• [PETIKAN TEKS]:
"""

Seangkan, masih menurut Sapardi Djoko Damono, kritik sastra Indonesia justru dimulai dari jenis kritik sastra umum. Kritik di majalah pujangga baru pada kisaran tahun 30-an, ulasan-ulasan sastra di Koran-koran peranakan tionghoa, bahkan sebagian besar tulisan HB. Jassin pada dasarnya termasuk dalam jenis kritik umum (non akademis) ini. Begitupun resensi-resensi yang masih terus muncul di Koran-koran, majalah-majalah sampai saat ini hingga termasuk juga termuat di dalamnya tulisan-tulisan Korie Layun Rampan dan Djoko Sumardjo. (Sapardi Djoko Damono, “Politik Ideologi dan Sastra Hibrida”, tahun 1999, Pusaka Firdaus).

Kecarut-marutan dunia kritik sastra Indonesia, bermula dari ter”bonsai”nya (jika tidak mau dikatakan gagal) media pembelajaran sastra dalam institusi pendidikan sastra di perguruan tinggi yang seyogyanya dapat menelurkan guru-guru bahasa dan sastra Indonesia untuk sekolah menengah (SMP/SMA) yang berkompeten dan berwibawa. Lebih lanjut lihat “Minimnya Apresiasi Sastra dalam Dunia Pendidian dan Media”. Apabila dilihat sepintas keberadaan kritik sastra yang terdapat disejumlah Koran-koran, majalah-majalah, dan media umum lainnya, perbedaan kritik akademis dan non akademis tidaklah begitu gampang (gamblang) mencari batasan-batasannya. Hanya saja mungkin kita bisa melihat batasannya dari tampilan fisik yang ada, sebagaimana terlihat pada penulisan skripsi, thesis, disertasi (yang biasanya jenis kritik akademis ini dibukukan oleh penulisnya sendiri)

Dari perbandingan tersebut di atas, maka bisa ditarik garis perbedaan kritik akademis dengan tulisan-tulisan yang ada di Koran-koran, majalah sastra, media seni budaya. Bahkan jika sudi menelusuri lebih jauh makalah-makalah seminar yang dirangkum para kritikus sastra non akademis, yang menggunakan cara-cara yang sedikit berseberangan dari tata kerja akademis.

Keterangan yang termaktub di atas tentunya belum cukup memadai, karena sebagaimana disitir Aspanti Djoko Sujatno, bahwasanya metode kritik sastra tidaklah harus tersurat (semisal dalam kritik jurnalistik). Namun demikian, mungkin kita akan bersegera merasakan suatu cara dan sudut pandang atau sikap tertentu dari pihak kritikusnya. Dalam kesempatan yang lain Aspanti Djoko Sujatno, memaparkan ragam kritik, dimulai dari kritik panjang yang umumnya terang dalam bentuk buku, kritik sastra oral di radio-radio dan media kabel lainnya, dalam bentuk artikel juga mungkin sebentuk roman drama teater atau surat. Untuk lebih jelasnya baca, Aspanti Djoko Sujatno “Membandingkan Kritik Sastra Perancis dengan Kritik Sastra Indonesia” (Horison, Desember 1998 Hal. 6-10).

"""

• [TUGAS TERTULIS]:
[A] Tentukan apakah setiap pernyataan berikut sesuai dengan petikan tentang kritik sastra Indonesia, lalu jawab ya atau tidak disertai kutipan persis kata-kata penentunya.
(i) Menurut Sapardi Djoko Damono, kritik sastra Indonesia bermula dari jenis kritik sastra akademis.
(ii) Aspanti Djoko Sujatno menyebut kritik sastra oral di radio sebagai salah satu ragam kritik.
(iii) Batasan antara kritik akademis dan non akademis di koran dan majalah dinyatakan mudah ditemukan.
[B] Sebutkan semua nama orang yang muncul dalam petikan tentang kritik sastra Indonesia.
[C] Jawab pertanyaan berikut berdasarkan petikan tentang kritik sastra Indonesia.
(i) Pada kisaran tahun berapa kritik muncul di majalah pujangga baru?
(ii) Tahun berapa tulisan "Politik Ideologi dan Sastra Hibrida" terbit?
(iii) Di majalah apa tulisan "Membandingkan Kritik Sastra Perancis dengan Kritik Sastra Indonesia" dimuat, dan pada bulan serta tahun berapa?

• [ENTRI DATA]:
"""

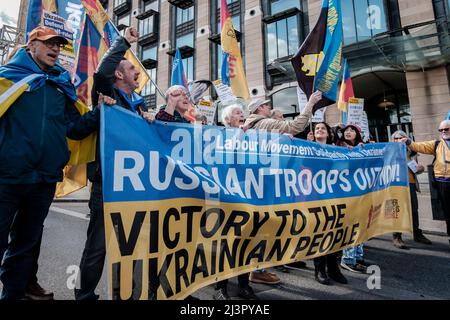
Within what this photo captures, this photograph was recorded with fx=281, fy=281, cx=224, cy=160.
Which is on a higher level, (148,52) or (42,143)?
(148,52)

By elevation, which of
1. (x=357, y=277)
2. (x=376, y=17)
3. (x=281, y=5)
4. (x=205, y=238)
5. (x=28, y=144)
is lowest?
(x=357, y=277)

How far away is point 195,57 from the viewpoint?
2022cm

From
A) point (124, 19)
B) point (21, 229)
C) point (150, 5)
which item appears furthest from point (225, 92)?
point (124, 19)

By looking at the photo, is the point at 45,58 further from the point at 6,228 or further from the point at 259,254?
the point at 259,254

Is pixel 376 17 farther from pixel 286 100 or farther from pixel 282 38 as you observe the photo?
pixel 286 100

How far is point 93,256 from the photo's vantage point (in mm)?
2266

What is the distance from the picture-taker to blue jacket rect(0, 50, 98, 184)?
79.2 inches

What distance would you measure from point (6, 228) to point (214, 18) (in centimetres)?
2055

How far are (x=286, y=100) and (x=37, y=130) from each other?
1527 cm

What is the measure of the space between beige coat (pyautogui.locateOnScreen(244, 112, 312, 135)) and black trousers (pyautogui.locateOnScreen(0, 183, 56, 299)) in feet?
7.26

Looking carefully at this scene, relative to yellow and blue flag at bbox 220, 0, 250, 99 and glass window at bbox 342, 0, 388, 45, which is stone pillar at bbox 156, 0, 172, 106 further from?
yellow and blue flag at bbox 220, 0, 250, 99

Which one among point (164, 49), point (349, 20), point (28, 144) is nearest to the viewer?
point (28, 144)

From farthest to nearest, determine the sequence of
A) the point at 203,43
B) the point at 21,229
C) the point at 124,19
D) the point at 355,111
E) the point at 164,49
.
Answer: the point at 124,19
the point at 164,49
the point at 203,43
the point at 355,111
the point at 21,229

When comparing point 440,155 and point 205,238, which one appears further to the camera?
point 440,155
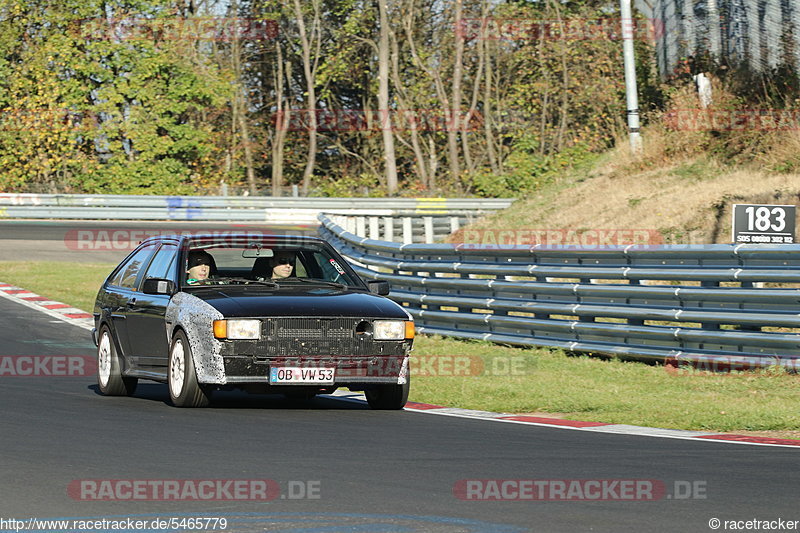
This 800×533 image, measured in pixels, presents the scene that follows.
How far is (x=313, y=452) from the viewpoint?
8.06m

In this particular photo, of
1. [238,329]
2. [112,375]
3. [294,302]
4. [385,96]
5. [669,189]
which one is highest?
[385,96]

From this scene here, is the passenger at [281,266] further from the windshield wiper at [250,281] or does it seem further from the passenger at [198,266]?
the passenger at [198,266]

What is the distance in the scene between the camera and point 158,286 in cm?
1096

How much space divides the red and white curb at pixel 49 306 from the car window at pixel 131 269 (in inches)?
233

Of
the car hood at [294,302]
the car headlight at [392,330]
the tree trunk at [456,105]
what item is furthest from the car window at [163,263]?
the tree trunk at [456,105]

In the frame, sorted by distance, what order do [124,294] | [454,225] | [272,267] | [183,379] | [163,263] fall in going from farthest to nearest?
[454,225]
[124,294]
[163,263]
[272,267]
[183,379]

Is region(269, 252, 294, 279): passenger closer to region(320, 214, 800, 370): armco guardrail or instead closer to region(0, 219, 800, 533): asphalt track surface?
region(0, 219, 800, 533): asphalt track surface

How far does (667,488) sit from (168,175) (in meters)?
46.9

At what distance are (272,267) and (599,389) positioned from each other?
336cm

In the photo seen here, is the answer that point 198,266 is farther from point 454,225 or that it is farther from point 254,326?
point 454,225

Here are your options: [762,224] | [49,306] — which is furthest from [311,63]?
[762,224]

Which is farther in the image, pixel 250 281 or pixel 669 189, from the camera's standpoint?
pixel 669 189

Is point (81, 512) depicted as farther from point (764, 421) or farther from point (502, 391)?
point (502, 391)

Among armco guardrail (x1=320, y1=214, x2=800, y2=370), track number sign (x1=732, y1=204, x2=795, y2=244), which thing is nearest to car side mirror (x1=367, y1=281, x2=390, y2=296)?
armco guardrail (x1=320, y1=214, x2=800, y2=370)
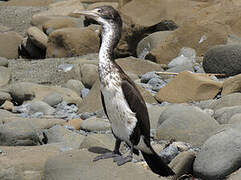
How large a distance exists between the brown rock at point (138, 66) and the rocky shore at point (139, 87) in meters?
0.02

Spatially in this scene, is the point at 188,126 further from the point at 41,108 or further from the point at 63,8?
the point at 63,8

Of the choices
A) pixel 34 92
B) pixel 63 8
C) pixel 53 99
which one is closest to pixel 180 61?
pixel 53 99

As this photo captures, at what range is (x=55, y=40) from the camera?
52.0 ft

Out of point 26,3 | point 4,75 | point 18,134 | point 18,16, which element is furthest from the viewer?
point 26,3

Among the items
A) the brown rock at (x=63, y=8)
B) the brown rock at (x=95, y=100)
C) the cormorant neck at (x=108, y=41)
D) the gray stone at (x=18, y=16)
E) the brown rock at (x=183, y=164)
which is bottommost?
the gray stone at (x=18, y=16)

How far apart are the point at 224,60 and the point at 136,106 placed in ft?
20.9

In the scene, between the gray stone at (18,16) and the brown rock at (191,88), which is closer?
the brown rock at (191,88)

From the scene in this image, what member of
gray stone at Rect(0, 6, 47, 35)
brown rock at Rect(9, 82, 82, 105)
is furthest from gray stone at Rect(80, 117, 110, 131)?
gray stone at Rect(0, 6, 47, 35)

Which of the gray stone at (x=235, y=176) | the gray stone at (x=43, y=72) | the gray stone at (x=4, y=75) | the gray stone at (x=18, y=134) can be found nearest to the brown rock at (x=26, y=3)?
the gray stone at (x=43, y=72)

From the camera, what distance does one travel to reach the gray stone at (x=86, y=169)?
17.1ft

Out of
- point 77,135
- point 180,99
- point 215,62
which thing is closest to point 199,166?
point 77,135

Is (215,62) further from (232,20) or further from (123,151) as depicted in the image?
(123,151)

"""

• [KUNCI JAWABAN]:
[A]
(i) Tidak: "kritik sastra Indonesia justru dimulai dari jenis kritik sastra umum"
(ii) Ya: "kritik sastra oral di radio-radio dan media kabel lainnya"
(iii) Tidak: "perbedaan kritik akademis dan non akademis tidaklah begitu gampang (gamblang) mencari batasan-batasannya"

[B] Sapardi Djoko Damono, HB. Jassin, Korie Layun Rampan, Djoko Sumardjo, Aspanti Djoko Sujatno

[C]
(i) Tahun 30-an
(ii) 1999
(iii) Horison, Desember 1998